36th game played so far
Genre: Puzzle
Platform: PC/iPhone
Year of Release: 2008
Developer: Area/Code
Sometimes all you need is a decent puzzle game. Today’s blog post, Drop7, is our first puzzle game in a while. It also helps that since Final Fantasy VIII took us an age that we could spend an afternoon on this to try to make up some of the time lost.
For the sake of ease we have delved into Drop7’s original internet incarnation Chain Factor which by all accounts (of what we read both in print and online) is the same game. This is available for free here and we would love your opinions on this game as well.
Our Thoughts
Here’s a nice, short game to discuss. We really did need a game that could be covered in as short a time as possible to make up for the time taken for this blog’s previous offering. And this was a good one we came across as I was researching some games to discuss. Found it online, clicked it and I very much enjoyed it from the start. It’s a game I remember from university… a real little time eater this one. I hadn’t heard of it before, but seemed to get it quite easily. The coveted goal of all simple online puzzles really. The combination of a premise anyone can understand that is also addictive in nature. (And get better than his partner at within a few minutes) (Makes sense that I excel better at games involving quick decisions whilst you flourish with those of a more cerebral nature)
What makes this game all the more extraordinary is that it was really made as a marketing ploy for the American procedural drama Numb3rs. Basically, doing well at this game was one of the ways of moving a metaplot along that preceded the release of the series, one that involved public billboards, secret websites and more of such things for those people who got more involved with that side of things. Dropping numbers was just as useful. Nice to think that my taking time out of my degree helped the advancement of the metaplot of a TV show that I had never heard of. I’m sure you must’ve felt so proud. Not even out of university and already a slave to media.
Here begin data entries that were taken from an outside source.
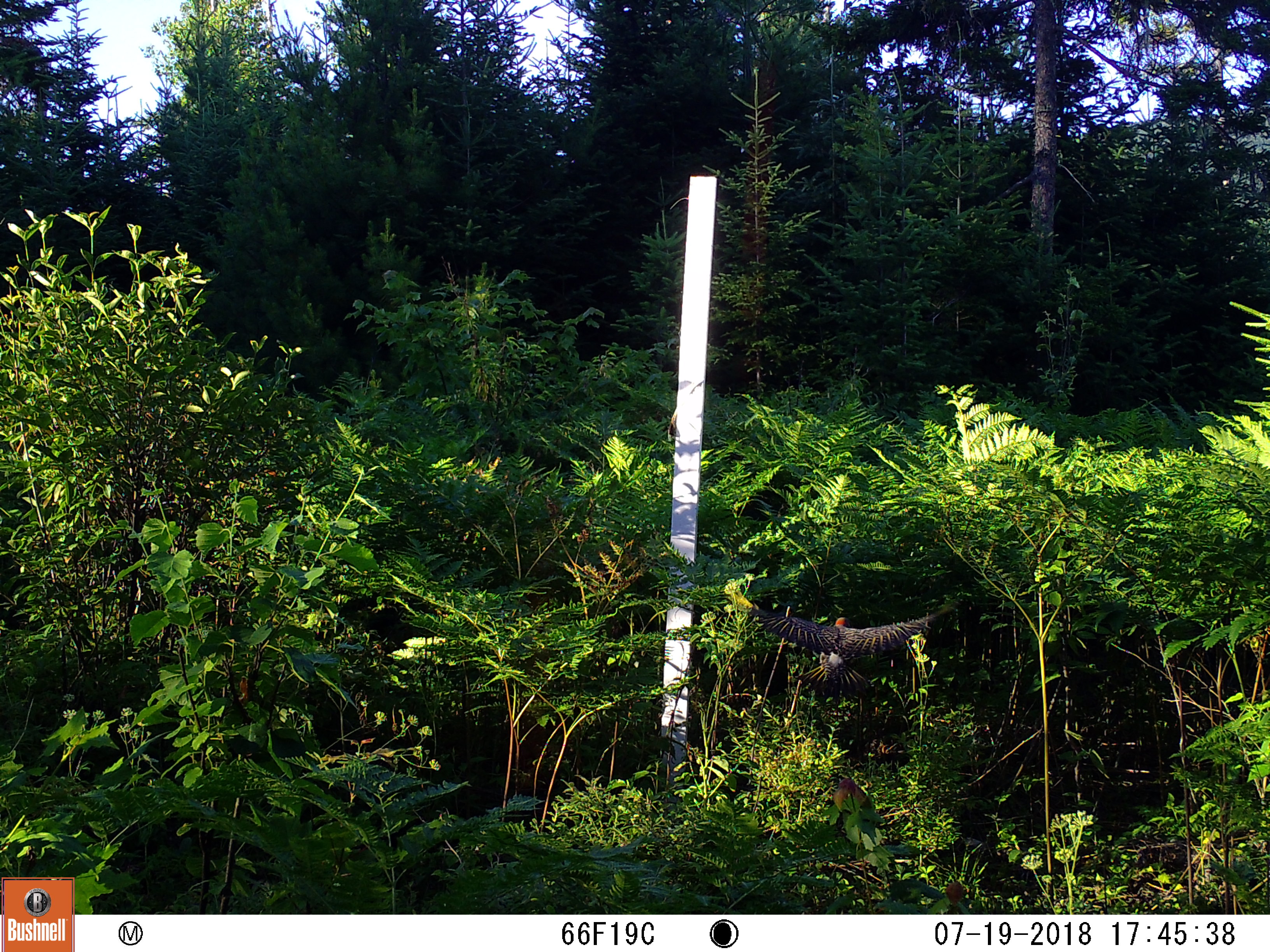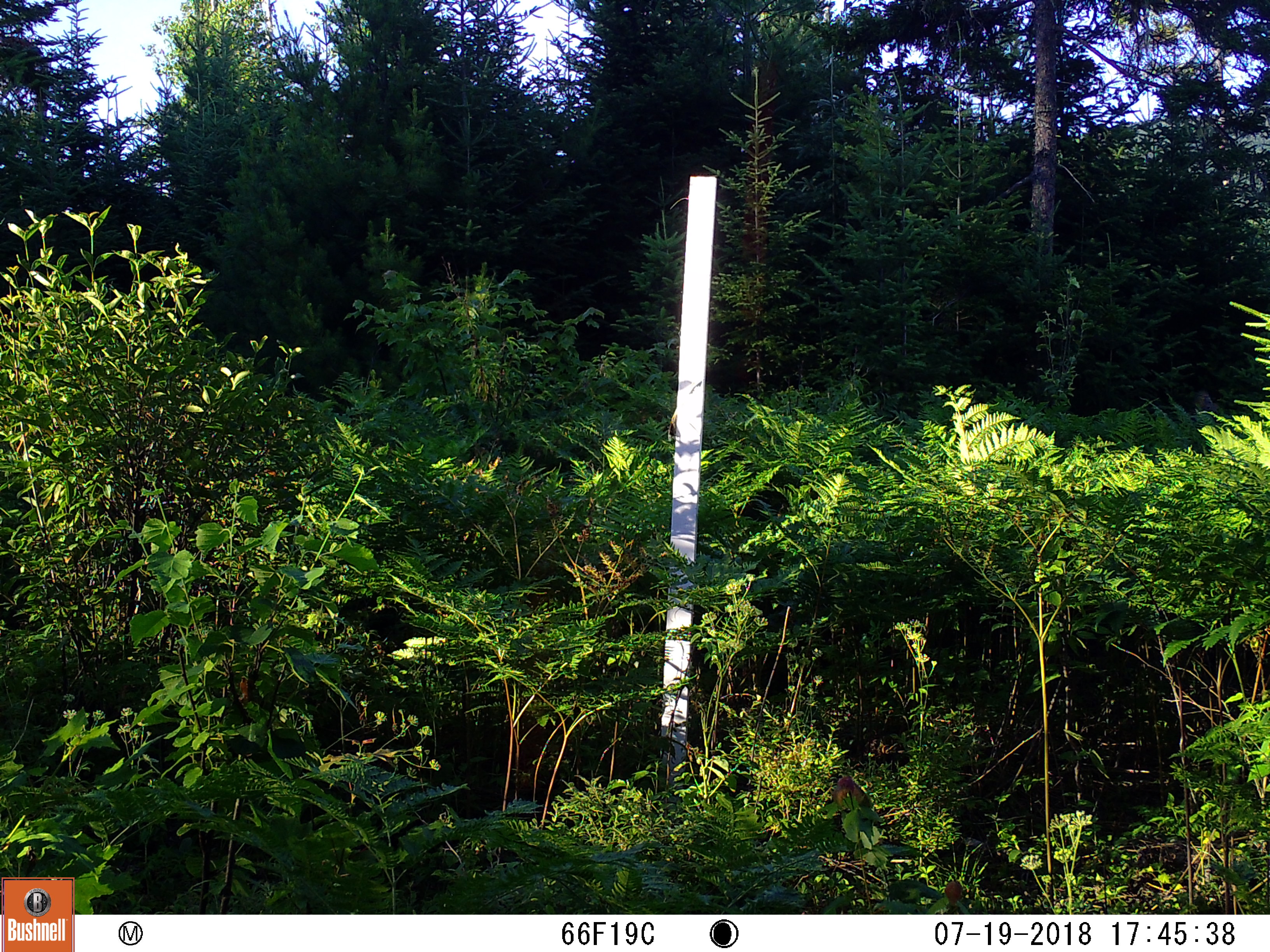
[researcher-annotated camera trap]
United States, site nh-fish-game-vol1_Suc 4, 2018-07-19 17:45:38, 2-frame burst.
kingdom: Animalia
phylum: Chordata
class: Aves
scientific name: Aves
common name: bird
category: bird sp.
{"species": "bird sp. (bird) (Aves)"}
Now, for the game itself, it’s worth mentioning that this was released as ‘Drop7‘ for the iPhone, and that’s the title it is listed as in the book. As we don’t have an iPhone to play it on, and the book includes the original, we’ve played the online version at http://chainfactor.com/ instead. In gameplay, they’re very similar, the main differences are in look and in a game mode or two that were slightly modified. The gameplay stays the same. I guess that the only way that the games would possibly differ is the implementation of the iPhone’s touch screen. This would make the game somewhat feel more intuitive since you are able to have a greater degree of control over which column… but then there is the constant threat of a finger slip leading to a game over. Which means it basically ends up working similar to the mouse controls of the Flash version. Also, I think that the graphics also remain on a similar enough levels between the two ports. Yeah, they seem to be.
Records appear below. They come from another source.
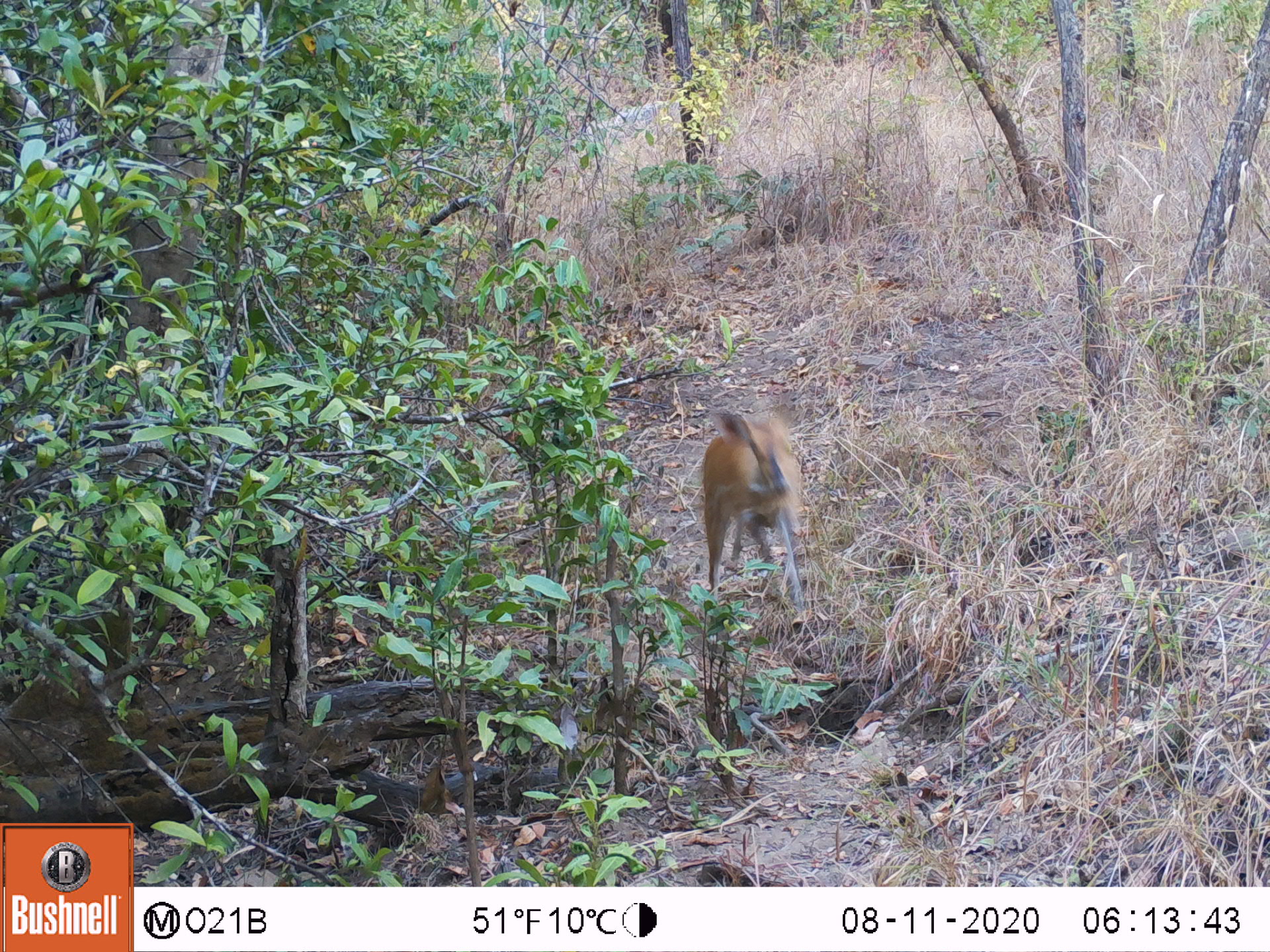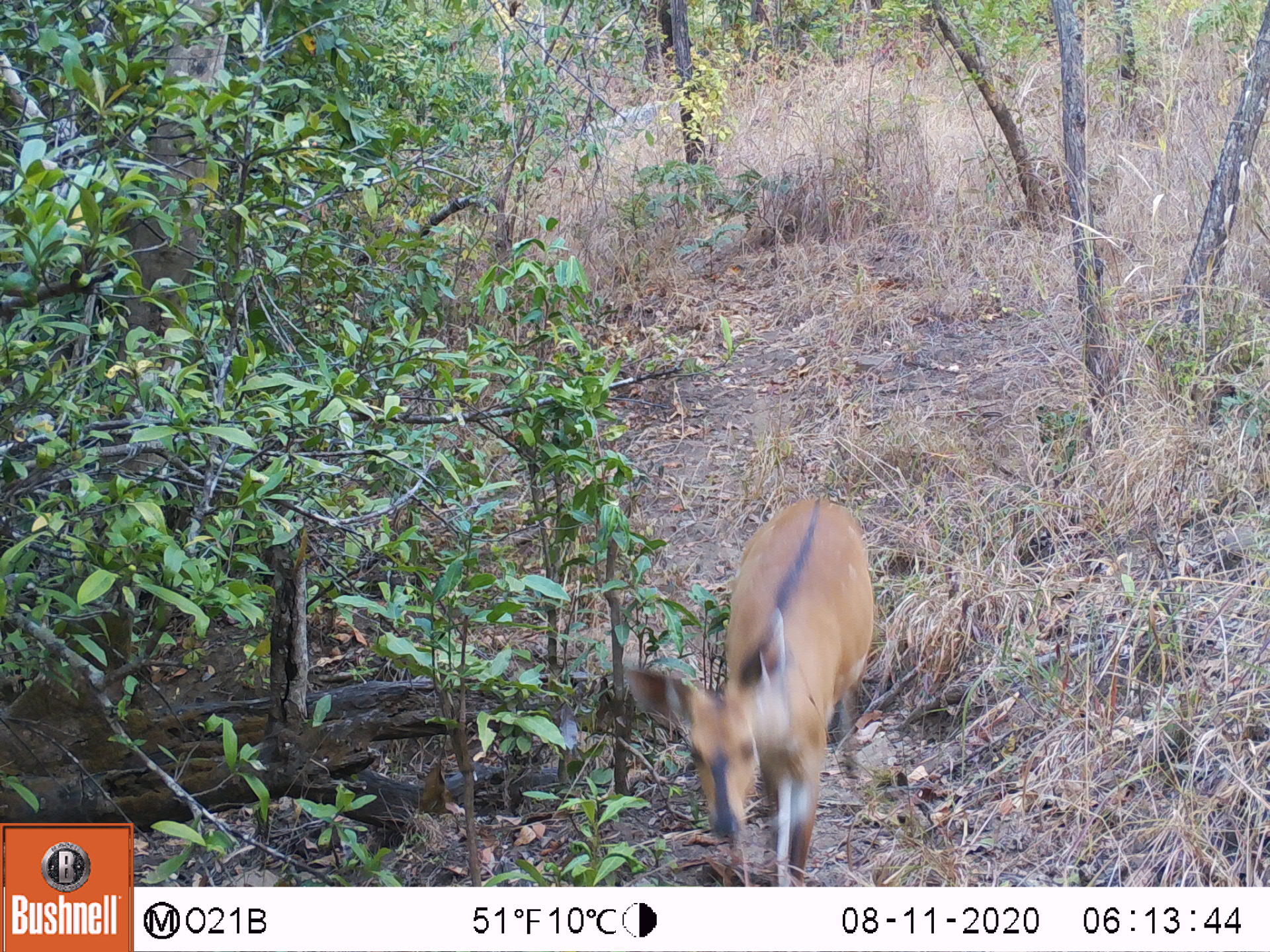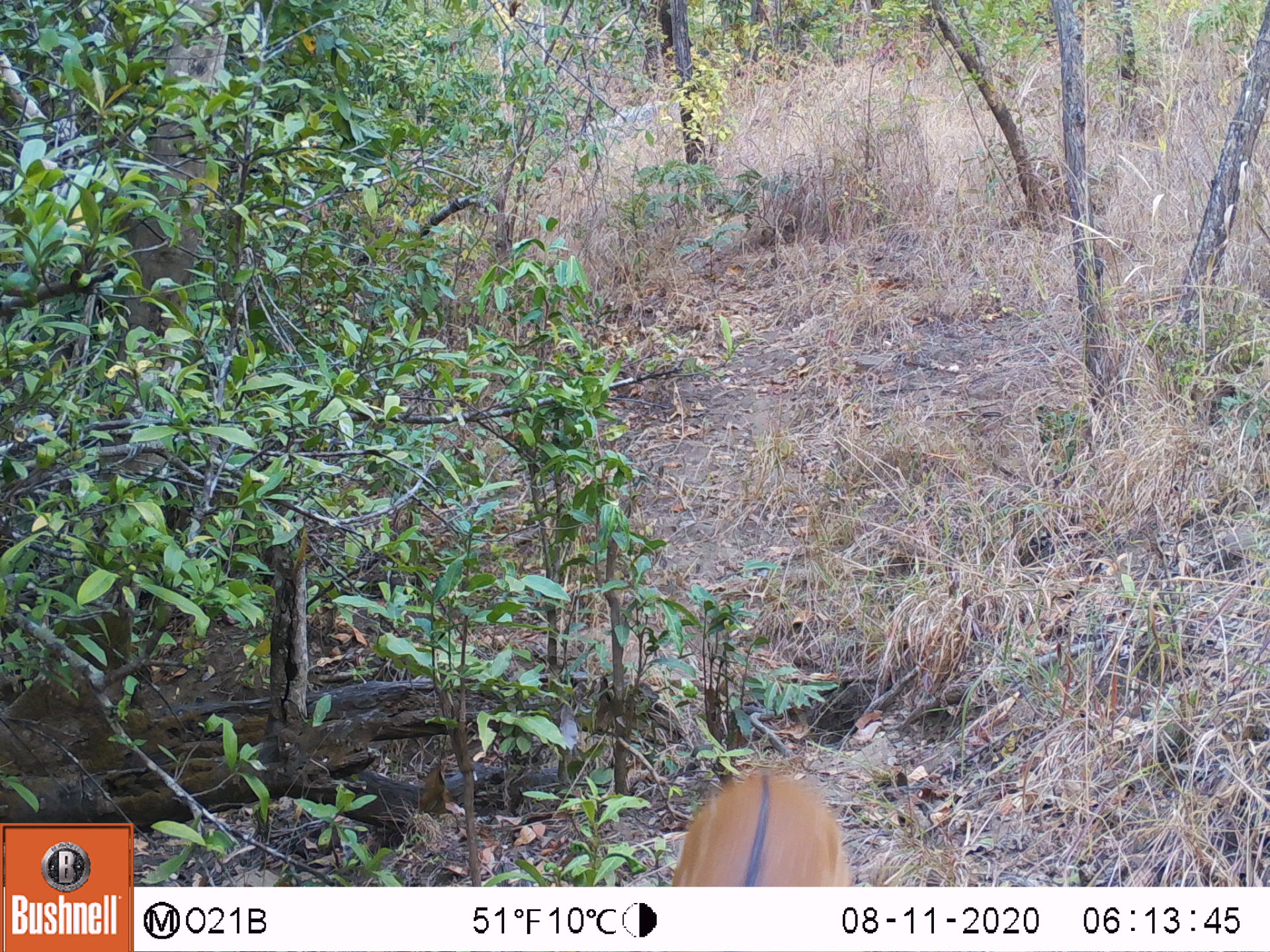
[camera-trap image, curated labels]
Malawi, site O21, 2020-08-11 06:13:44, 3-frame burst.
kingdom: Animalia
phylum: Chordata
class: Mammalia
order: Artiodactyla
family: Bovidae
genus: Tragelaphus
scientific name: Tragelaphus sylvaticus sylvaticus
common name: cape bushbuck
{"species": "cape bushbuck (Tragelaphus sylvaticus sylvaticus)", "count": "1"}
Now, the game itself. It’s quite simple: You get these numbers on discs and drop them in columns. The numbered discs disappear when they’re in a horizontal or vertical group of their number’s length – so a ‘3’ disc disappears if there are three discs horizontally or vertically, with gaps next to them. There are grey discs, that need to be cleared in two goes by having a block disappear next to them, that become numbered discs afterwards. You can, in some game modes, enable further powers, but that’s it. The challenge is to combine them for as many points as possible without having the blocks in a column reach the top, not helped by the row of blocks being shoved in at the upper side before. One thing that is very important about this game is that you get just as far through sheer strategy as you can through dumb luck. There is something rather satisfying about watching the blocks fall and explode in the midst of a chain reaction. Something that lies at the heart of every good puzzle game is it’s ability to let you sit back and revel in your triumphs. Yes, we know how stupid but it’s a fundamental truth about the life of a gamer. How else would you explain the popularity of Minecraft? Not a game we’ve gotten into.
And that’s one thing the game does. It’s addictive and makes time pass faster than you think. What more could you want there? How about for every chain reaction it sent me an Amazon gift card? I do long for a Playstation 3. Patience, love, patience…
Final Thoughts
Who says that you need a budget of millions and a staff of hundreds to turn out a work of addictive genius. We will be covering other games which, like both this and Audiosurf, were produced far more frugally. Proof, if it were needed, that a simple well executed idea can outshine a glossy convoluted mess.